WRITTEN PROBLEM: Identify every line in the items below that contains the word "roof" and copy each of those lines.

DATA TO PROCESS:
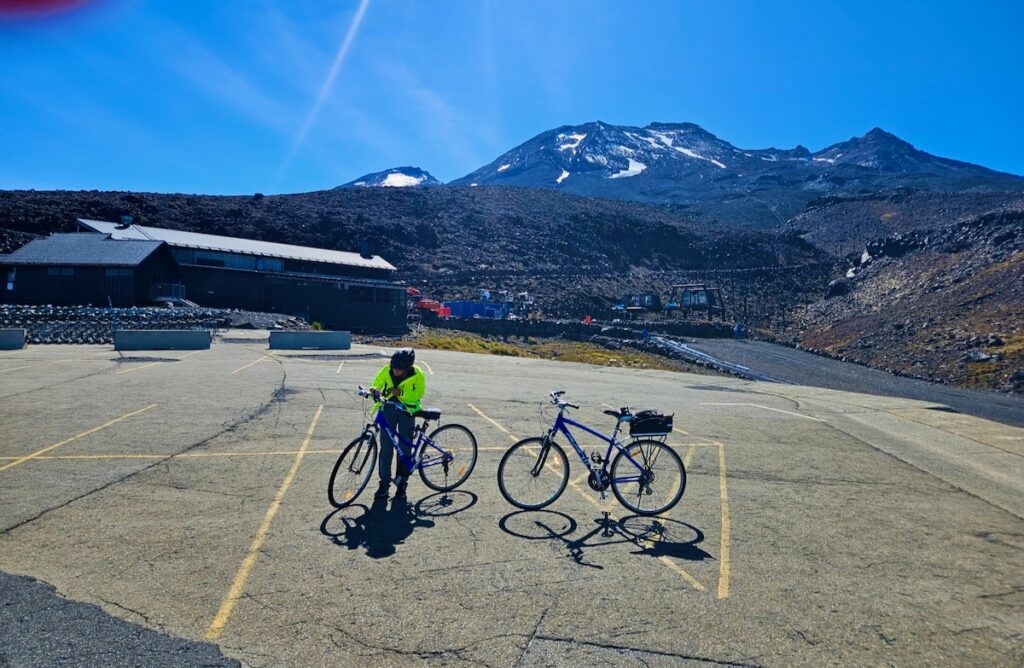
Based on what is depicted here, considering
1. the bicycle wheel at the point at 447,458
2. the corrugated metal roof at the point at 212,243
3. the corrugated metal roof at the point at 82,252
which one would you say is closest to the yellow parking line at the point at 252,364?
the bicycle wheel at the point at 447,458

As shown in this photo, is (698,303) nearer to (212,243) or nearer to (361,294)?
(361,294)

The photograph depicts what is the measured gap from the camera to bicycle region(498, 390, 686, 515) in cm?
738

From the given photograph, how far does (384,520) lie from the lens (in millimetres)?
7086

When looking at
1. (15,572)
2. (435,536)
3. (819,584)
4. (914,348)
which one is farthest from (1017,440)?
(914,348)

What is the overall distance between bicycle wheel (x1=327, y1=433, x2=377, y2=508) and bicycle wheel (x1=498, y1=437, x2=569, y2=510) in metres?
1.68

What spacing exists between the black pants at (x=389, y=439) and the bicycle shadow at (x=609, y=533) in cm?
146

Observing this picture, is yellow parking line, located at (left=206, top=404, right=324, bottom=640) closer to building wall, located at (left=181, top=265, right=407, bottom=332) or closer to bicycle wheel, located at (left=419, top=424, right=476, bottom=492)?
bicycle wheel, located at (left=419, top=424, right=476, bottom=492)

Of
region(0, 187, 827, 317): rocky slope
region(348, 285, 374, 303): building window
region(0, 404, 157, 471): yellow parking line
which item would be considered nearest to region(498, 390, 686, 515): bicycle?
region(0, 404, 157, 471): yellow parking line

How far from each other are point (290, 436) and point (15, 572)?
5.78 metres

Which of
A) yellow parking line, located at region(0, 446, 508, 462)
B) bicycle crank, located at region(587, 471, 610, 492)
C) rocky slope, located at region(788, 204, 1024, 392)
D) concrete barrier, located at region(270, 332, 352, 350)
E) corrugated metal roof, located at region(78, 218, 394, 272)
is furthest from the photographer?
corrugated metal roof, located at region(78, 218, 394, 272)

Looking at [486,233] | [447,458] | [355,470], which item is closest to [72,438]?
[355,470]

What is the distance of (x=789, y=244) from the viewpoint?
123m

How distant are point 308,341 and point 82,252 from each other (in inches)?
--
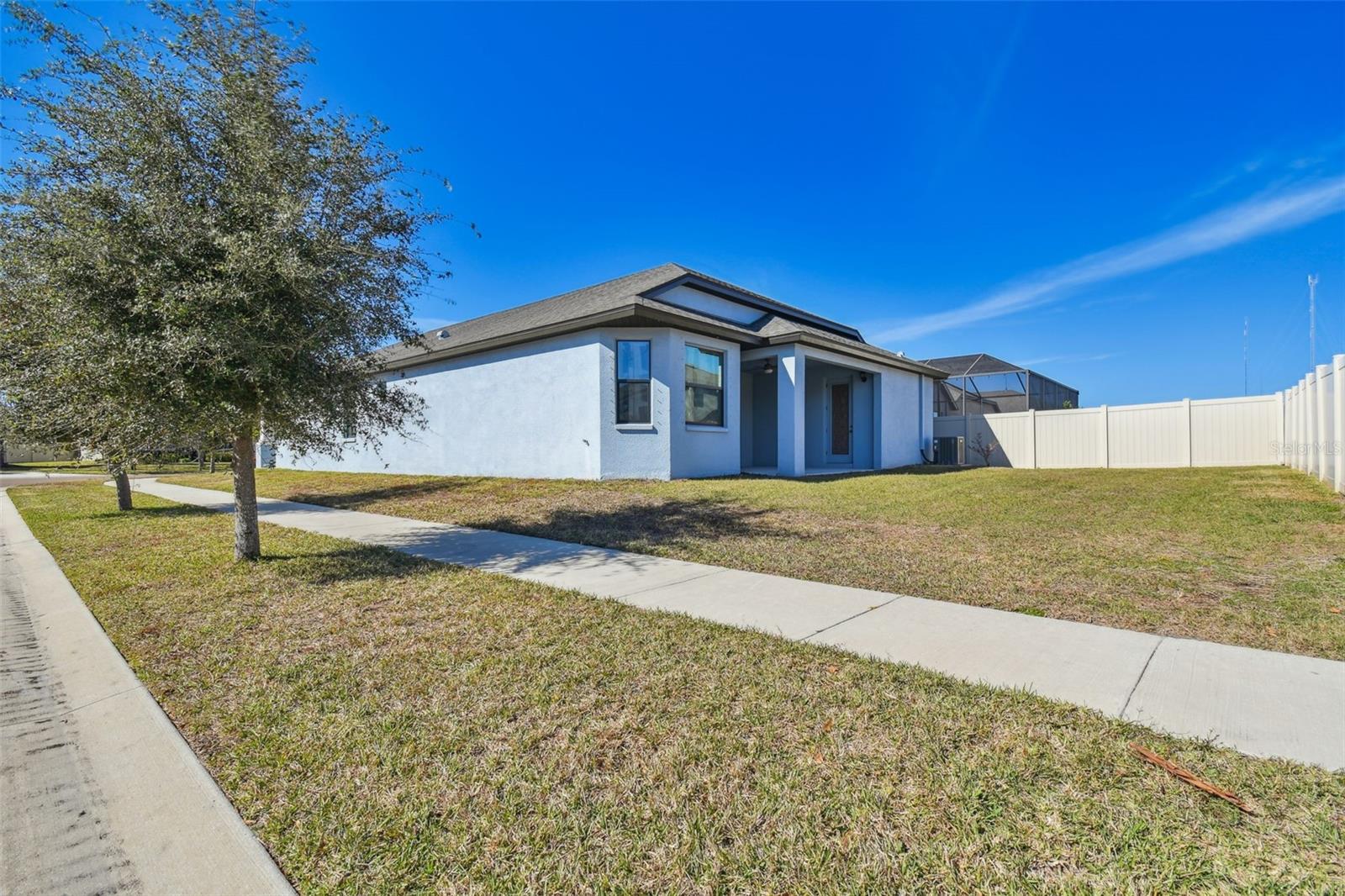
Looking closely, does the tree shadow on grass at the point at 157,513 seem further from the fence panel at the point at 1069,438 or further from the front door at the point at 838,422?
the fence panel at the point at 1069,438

REPLY TO THE TASK:
2. the corrugated metal roof at the point at 212,243
3. the corrugated metal roof at the point at 82,252
E) corrugated metal roof, located at region(78, 218, 394, 272)
corrugated metal roof, located at region(78, 218, 394, 272)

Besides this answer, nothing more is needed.